» **Supplied passage**
It was obvious at this point that the producers were severely restricted by budgetary constraints. Showrunner Josh Friedman may have claimed that he is just as interested in exploring Sarah Connor’s psyche as in watching killer robots having a scrap, but it is surely more than a happy accident that the likes of “Some Must Watch While Some Must Sleep” – set in a sleep clinic where Sarah tries to overcome her insomnia, and just as interesting as it sounds for a good two-thirds of the running time – are much cheaper than explosive, stunt-heavy showdowns. Given the lack of funds it’s forgivable, but it still doesn’t make for great entertainment.



Frustratingly, most episodes touched only briefly on one of the most intriguing aspects of the season: the supposed Catherine Weaver (Shirley Manson), another Terminator posing as the head of technology company ZeiraCorp, who had rescued Cromartie’s body with the help of former FBI agent James Ellison (Richard T Jones) and implanted it with a brand new AI, renaming it John Henry and instructing Ellison to rebuild its mind from the ground up. Ellison’s struggles to educate John Henry in the basics of ethics, forcing him to confront his own flaws, were compelling – as were Weaver’s attempts to appear human, not to mention the mystery of her motives.

The pay-off of the Riley storyline set in motion the events that brought the Connor and ZeiraCorp families together, and few could deny that the final six episodes of the season – which saw the deaths of three of the good guys, neatly explained Jesse’s mission and betrayal with a tense two-part flashback/forward, and, in the finale, turned the show on its head by separating Sarah and John in time – marked a new high for the show. Whether they made up for the preceding tedium is another matter.

» **Tasks for this exercise**
#1 In the TV review, what name is given to Cromartie's body after it is implanted with a new AI?
#2 Pick up the TV review above after its final sentence and continue it.

» **Recorded data**
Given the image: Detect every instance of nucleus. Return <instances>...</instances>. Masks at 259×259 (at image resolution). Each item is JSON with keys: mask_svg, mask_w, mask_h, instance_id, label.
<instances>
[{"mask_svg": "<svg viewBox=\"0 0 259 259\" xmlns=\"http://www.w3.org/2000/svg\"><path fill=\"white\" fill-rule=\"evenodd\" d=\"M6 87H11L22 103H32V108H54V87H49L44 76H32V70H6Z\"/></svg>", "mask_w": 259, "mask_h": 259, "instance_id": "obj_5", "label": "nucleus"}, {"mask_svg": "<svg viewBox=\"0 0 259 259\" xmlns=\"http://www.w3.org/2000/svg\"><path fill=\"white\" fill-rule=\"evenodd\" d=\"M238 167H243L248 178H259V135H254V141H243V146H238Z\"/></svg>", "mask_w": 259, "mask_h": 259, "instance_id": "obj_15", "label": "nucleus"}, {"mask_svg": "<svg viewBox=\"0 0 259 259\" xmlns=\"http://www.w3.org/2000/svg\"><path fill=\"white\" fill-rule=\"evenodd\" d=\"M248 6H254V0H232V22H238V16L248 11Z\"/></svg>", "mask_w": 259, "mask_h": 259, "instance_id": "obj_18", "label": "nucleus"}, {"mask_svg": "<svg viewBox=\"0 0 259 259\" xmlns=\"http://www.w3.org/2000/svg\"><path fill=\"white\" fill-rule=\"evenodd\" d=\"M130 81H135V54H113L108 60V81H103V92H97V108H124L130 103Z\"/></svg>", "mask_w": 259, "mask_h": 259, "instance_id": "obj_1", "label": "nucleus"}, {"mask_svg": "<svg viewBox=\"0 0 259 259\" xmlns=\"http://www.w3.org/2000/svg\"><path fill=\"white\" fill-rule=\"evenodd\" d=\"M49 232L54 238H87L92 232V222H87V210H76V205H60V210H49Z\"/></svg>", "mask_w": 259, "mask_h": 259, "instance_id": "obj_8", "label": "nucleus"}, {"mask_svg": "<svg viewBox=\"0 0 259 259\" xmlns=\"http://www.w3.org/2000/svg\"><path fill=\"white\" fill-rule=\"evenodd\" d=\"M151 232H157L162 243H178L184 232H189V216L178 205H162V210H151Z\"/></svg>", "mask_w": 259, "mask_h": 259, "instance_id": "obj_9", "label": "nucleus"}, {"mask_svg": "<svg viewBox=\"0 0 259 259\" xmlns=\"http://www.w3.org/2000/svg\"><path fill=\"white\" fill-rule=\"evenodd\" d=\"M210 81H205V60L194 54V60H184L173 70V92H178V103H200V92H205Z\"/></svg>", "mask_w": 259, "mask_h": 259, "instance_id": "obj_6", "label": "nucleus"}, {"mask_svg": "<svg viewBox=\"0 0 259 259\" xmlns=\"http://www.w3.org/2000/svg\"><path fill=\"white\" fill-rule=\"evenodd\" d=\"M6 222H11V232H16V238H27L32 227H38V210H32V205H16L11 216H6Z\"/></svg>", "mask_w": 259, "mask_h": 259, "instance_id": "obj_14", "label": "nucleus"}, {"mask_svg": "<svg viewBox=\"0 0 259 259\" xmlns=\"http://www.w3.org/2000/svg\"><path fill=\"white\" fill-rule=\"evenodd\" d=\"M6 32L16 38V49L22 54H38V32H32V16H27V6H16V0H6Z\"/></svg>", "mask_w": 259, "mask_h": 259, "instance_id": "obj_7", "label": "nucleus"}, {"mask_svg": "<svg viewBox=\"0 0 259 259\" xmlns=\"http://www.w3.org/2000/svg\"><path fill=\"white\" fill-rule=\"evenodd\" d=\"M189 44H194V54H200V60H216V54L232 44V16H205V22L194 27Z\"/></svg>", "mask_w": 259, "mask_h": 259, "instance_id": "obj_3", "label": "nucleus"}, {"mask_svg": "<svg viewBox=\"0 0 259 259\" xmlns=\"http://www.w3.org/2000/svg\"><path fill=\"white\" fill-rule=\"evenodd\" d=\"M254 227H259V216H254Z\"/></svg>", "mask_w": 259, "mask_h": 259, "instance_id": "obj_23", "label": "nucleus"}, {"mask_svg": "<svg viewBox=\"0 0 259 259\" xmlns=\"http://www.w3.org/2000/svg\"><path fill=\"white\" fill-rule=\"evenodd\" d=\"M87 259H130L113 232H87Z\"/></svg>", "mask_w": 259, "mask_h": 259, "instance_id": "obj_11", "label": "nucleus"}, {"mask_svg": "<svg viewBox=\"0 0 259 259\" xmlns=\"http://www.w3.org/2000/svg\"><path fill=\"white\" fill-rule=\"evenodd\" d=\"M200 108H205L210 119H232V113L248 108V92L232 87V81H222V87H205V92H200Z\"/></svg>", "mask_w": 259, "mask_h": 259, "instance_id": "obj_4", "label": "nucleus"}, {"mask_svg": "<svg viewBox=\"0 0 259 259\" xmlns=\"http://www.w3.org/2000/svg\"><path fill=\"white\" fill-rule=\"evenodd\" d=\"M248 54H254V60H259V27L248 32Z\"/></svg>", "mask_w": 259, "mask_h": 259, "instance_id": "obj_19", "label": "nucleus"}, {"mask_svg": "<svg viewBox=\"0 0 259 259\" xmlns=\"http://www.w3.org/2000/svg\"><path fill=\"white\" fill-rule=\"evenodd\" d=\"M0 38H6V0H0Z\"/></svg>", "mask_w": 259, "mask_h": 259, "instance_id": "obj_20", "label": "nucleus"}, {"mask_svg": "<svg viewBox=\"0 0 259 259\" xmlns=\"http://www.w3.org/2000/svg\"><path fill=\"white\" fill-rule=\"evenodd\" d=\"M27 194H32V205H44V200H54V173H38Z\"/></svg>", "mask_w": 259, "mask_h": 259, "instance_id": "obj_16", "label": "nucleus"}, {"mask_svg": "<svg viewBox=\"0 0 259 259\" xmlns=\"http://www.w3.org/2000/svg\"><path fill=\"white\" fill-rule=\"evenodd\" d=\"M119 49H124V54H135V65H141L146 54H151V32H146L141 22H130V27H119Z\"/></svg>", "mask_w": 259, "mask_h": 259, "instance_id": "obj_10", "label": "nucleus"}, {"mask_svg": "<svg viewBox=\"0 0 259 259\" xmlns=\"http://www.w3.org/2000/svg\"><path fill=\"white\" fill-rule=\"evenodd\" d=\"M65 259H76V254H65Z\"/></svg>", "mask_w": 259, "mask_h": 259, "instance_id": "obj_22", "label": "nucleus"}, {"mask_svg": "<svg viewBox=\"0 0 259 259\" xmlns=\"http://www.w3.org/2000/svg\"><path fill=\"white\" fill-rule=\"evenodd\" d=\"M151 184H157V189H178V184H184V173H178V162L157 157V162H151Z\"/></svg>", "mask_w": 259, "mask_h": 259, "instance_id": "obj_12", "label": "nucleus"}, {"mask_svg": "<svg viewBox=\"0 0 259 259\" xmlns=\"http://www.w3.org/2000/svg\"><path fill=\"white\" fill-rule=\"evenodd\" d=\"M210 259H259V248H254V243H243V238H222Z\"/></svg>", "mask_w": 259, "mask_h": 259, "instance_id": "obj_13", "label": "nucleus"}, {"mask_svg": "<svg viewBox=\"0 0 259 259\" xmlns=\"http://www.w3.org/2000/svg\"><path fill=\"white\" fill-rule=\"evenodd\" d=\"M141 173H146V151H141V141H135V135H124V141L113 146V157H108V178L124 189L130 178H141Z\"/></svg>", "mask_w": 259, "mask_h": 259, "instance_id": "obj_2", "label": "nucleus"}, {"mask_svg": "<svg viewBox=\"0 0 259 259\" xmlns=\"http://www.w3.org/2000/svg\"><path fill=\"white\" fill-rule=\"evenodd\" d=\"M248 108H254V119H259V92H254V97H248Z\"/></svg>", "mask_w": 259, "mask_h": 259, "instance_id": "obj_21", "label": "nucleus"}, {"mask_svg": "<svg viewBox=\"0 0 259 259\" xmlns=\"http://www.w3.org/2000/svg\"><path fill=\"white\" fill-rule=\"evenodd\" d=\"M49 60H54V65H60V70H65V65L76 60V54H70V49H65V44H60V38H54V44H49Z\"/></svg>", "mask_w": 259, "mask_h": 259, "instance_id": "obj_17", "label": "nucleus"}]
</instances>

» **Your responses**
#1 John Henry

#2
One problem T:TSCC has is that almost every character’s emotional level is set to either “stoical” or “enigmatic”. Sarah, Derek and Jesse are forced to overcome hardship and swallow their feelings daily with the greater good – saving humanity – in mind; and John, increasingly, is of the same mindset. He seems prepared to jeopardise the Connors’ mission for the sake of Riley but when he loses her, he falls back in step with barely a murmur. It’s inevitably difficult to know what Cameron and Catherine are thinking, because they don’t actually think as such. The Terminatrices’ inscrutability is well played by both Glau and Manson, but they naturally struggle to make the characters truly compelling – and are given little to work with by the writers. Glau in particular was criminally sidelined for much of the season, her potent physicality and deft comic touch surfacing only sporadically.



Riley divided fan opinion but at least she displayed recognisable emotions and, in the crunch, she acted decisively and admirably. Rambin’s performance was sympathetic and, at times, verging on adorable – as was Jones’s as the conflicted Ellison, both actors lending a human face to a dramatis personae consisting of actual robots and people acting robotically. Curiously, though, it was the childlike John Henry who proved the most affecting character, with his wide-eyed efforts to understand the world and desire to protect Weaver’s daughter Savannah (Mackenzie Smith). This was by far the sweetest relationship on the show, sensitively written and skilfully handled by Dillahunt.


When I started writing this blogpost the future of Terminator: The Sarah Connor Chronicles was in the balance, but Fox has just announced that the show will not be renewed. The middling-at-best ratings of its second season made it unlikely that there would be a third – and yet there was enough quality in the season, and in Friedman’s attempted gamechanging in the finale, to suggest it was merited. But surely the only way a third season could bring in new fans – and please the existing ones, many of whom grumbled online about its lack of action – would be to up the budget to allow, at the very least, a few more balls-to-the-wall fight scenes. Hands up who ever thought Fox might start throwing money at an underperforming sci-fi show?

Well, stranger things have happened.